The truth about duplicate content and Google
by Brad Callen
So a concern of many webmasters out there is the idea of duplicate content. With all you read out there today I am sure this has crossed your mind from time to time as it has mine.
The idea of Google being the 800-lb gorilla is a long standing one and thinking that maybe some how and some way they have the ability to screen the internet for duplicate content on the fly sounds CRAZY but we always perpetuate the idea as paranoia is much easier to believe than fact in many cases.
I mean think about this for a second just in terms of computing power:
1. Google shows a cached version of your website and not the actual site listing in its results. This means that Google ACTUALLY STORES information about your sites pages and updates them on the fly.
2. Google’s index likely contains BILLIONS of webpages.
So what this means is that for Google to determine if your site is an exact copy of another persons website than it has to store your pages content and screen that content against its ENTIRE active index…sounds nearly impossible as far as I am concerned. To boot you have to consider this is happening simultaneous to the active crawling and indexing and re-indexing of new pages in Google.
I hope this is putting a little bit of perspective to the situation for you. Let’s further the concept. I will take an article from Ezinearticles.com:
http://ezinearticles.com/?Cocoa-Beans-and-the-Fierce-Competition-in-the-Chocolate-Industry&id=1674880
Now let’s make the assumption that there is a duplicate content filter. If that is the case Google will eliminate all duplications of this article from its index and a phrase match for this article title will only return 1 result, the one it considers to be the best right?
http://www.google.com/search?rlz=1C1GGLS_enUS291US304&sourceid=chrome&ie=UTF-8&q=”Cocoa+Beans+and+the+Fierce+Competition+in+the+Chocolate+Industry”
Yet somehow there are 162 results for that title. You can do this for every article title you test. Try it for yourself…it works and it is still the basis for article marketing and why article marketing still works.
Now this comes on the heels of an interesting article from Google which should further dispel any remaining myths you may have:
http://googlewebmastercentral.blogspot.com/2008/09/demystifying-duplicate-content-penalty.html
As SEO experts have been telling us for years there is NO DUPLICATE CONTENT PENALTY!
Ok….that is a little bit of a lie.
There are 2 types of duplicate content: external and internal duplicate content. Let’s take the first of the two.
1. External duplicate content.
External duplicate content is very similar to the example I just posted above where you see multiple copies of the same content on DIFFERENT WEBSITES. That last part is very important there as it seperates what could be considered as a penalty but in reality it is just competition.
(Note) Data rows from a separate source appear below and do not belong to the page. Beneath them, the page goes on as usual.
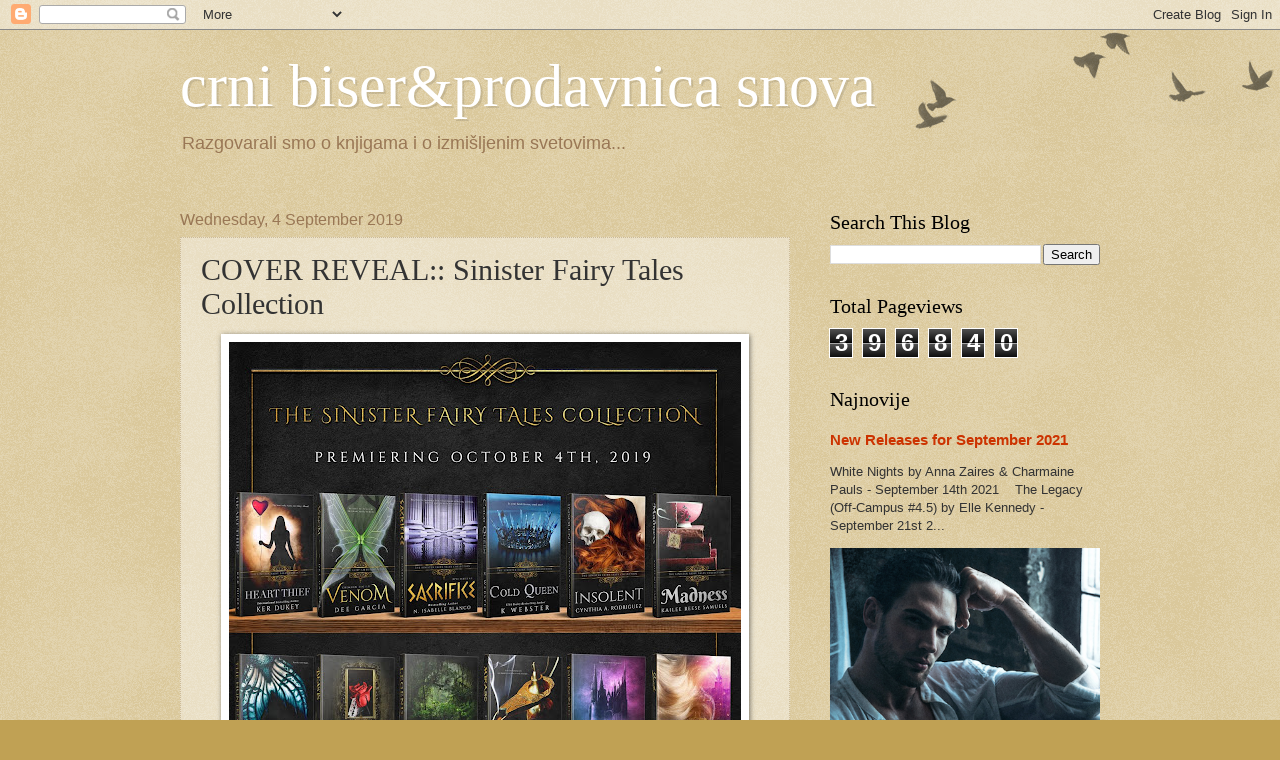

--- FILE ---
content_type: text/html; charset=UTF-8
request_url: http://crnibiser87.blogspot.com/b/stats?style=BLACK_TRANSPARENT&timeRange=ALL_TIME&token=APq4FmDJm1jL1xdN_f7yoplSo8U-mZQPuf5WFz3TaJJJEiftmaqqKed16jNIJlI2ScQOhcd_9niGmu8laZr_CrW6aIBZtyu0Sg
body_size: 251
content:
{"total":396840,"sparklineOptions":{"backgroundColor":{"fillOpacity":0.1,"fill":"#000000"},"series":[{"areaOpacity":0.3,"color":"#202020"}]},"sparklineData":[[0,5],[1,2],[2,6],[3,5],[4,4],[5,5],[6,5],[7,8],[8,8],[9,11],[10,23],[11,9],[12,16],[13,26],[14,20],[15,19],[16,40],[17,30],[18,8],[19,3],[20,2],[21,5],[22,6],[23,4],[24,4],[25,100],[26,2],[27,2],[28,1],[29,31]],"nextTickMs":92307}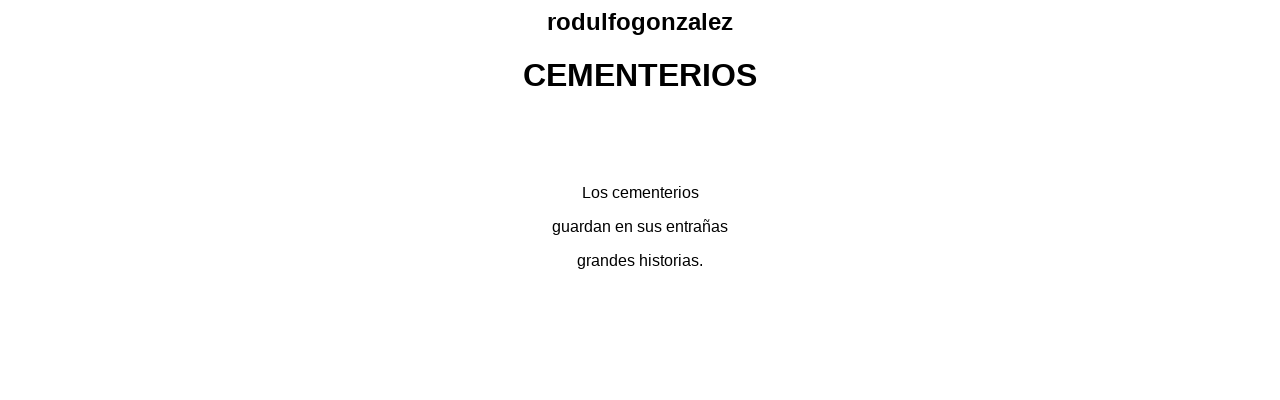

--- FILE ---
content_type: text/html; charset=UTF-8
request_url: https://www.poemas-del-alma.com/blog/imprimir-716291
body_size: 337
content:
<html>
<head>
<title>Imprimir CEMENTERIOS de rodulfogonzalez</title>
<meta name="robots" content="noindex,nofollow">
</head>
<body><font face="Verdana, Arial" size="3"><center>
<h2>rodulfogonzalez</h2>
<h1>CEMENTERIOS</h1><p>&nbsp;</p>
<p>&nbsp;</p>
<p>Los cementerios</p>
<p>guardan en sus entra&ntilde;as</p>
<p>grandes historias.</p></center></font><script type="text/javascript">
	window.print()
	</script><script defer src="https://static.cloudflareinsights.com/beacon.min.js/vcd15cbe7772f49c399c6a5babf22c1241717689176015" integrity="sha512-ZpsOmlRQV6y907TI0dKBHq9Md29nnaEIPlkf84rnaERnq6zvWvPUqr2ft8M1aS28oN72PdrCzSjY4U6VaAw1EQ==" data-cf-beacon='{"version":"2024.11.0","token":"39f4d3f030984b1491ce801535a6d385","r":1,"server_timing":{"name":{"cfCacheStatus":true,"cfEdge":true,"cfExtPri":true,"cfL4":true,"cfOrigin":true,"cfSpeedBrain":true},"location_startswith":null}}' crossorigin="anonymous"></script>
</body></html>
So how is it that 162 sites can list the exact same article in Google and they allow it?
The quick answer is that they really don’t care. Yeah it may be mudding up the index but if a site or page is still showing in the index it is because they have enough authority or link clout to be there. Pages will be removed from the index if they get stale or have no links pointing to them for example but not for duplicating content.
The real issue becomes how can you soar to the top with a site that has repurposed content? I am inclined to say its not easy and more importantly its just not a good idea. If you are using content to build your website AND to promote it be sure to do this:
1. Your sites content is unique to your website
2. Your promotional content (PR’s, articles, etc…) belong outside of your website
This makes your life a lot easier. IT IS NOT FOR DUPLICATE CONTENT THOUGH. It’s to avoid competition with those with the same content. If you must republish content from another website make sure you add some commentary or additional content around it. This can include images or other variations of media and your doing this for your visitors sake. You need to stand out, not repeat what others are doing.
Bottom line, with external content the site with the most links and authority in Google will always win. Same as with keyword competition.
2. Internal Duplicate Content.
Ok this is as real as it gets but for the same reason. Its a web filter to keep you from competing for yourself but its a lot simpler to handle than you think.
This is important for the following individuals:
a. If your running a CMS out of the box
b. If you are running an eCommerce platform
c. If you are pulling pages and having them autogenerated
These are just a few examples of people who have had issues with internal duplication.
When Google does index your pages it will look at your title tags and meta descriptions and one of the evaluating factors it uses to determine to actually list your pages are the uniqueness of those tags. If my shopping cart system has 10 products which are all “shoes” and that is what I use as my page title for all of them and the meta description for all of them is “tennis shoes” Google will look at all 10 and simply choose the best 1 to list.
This is a big and easy fix and something I would advise for both usability and for regular old good SEO.
Every page NEEDS a unique title tag
Every page SHOULD HAVE a unique description
(or at the vesy least enough unique content to differentiate it from the others pages on your site)
So rest easy. There is NOT a duplicate content penalty from Google. If you site is not ranking I can assure you its because of the lack of links targeting your core keywords so go out and start link building!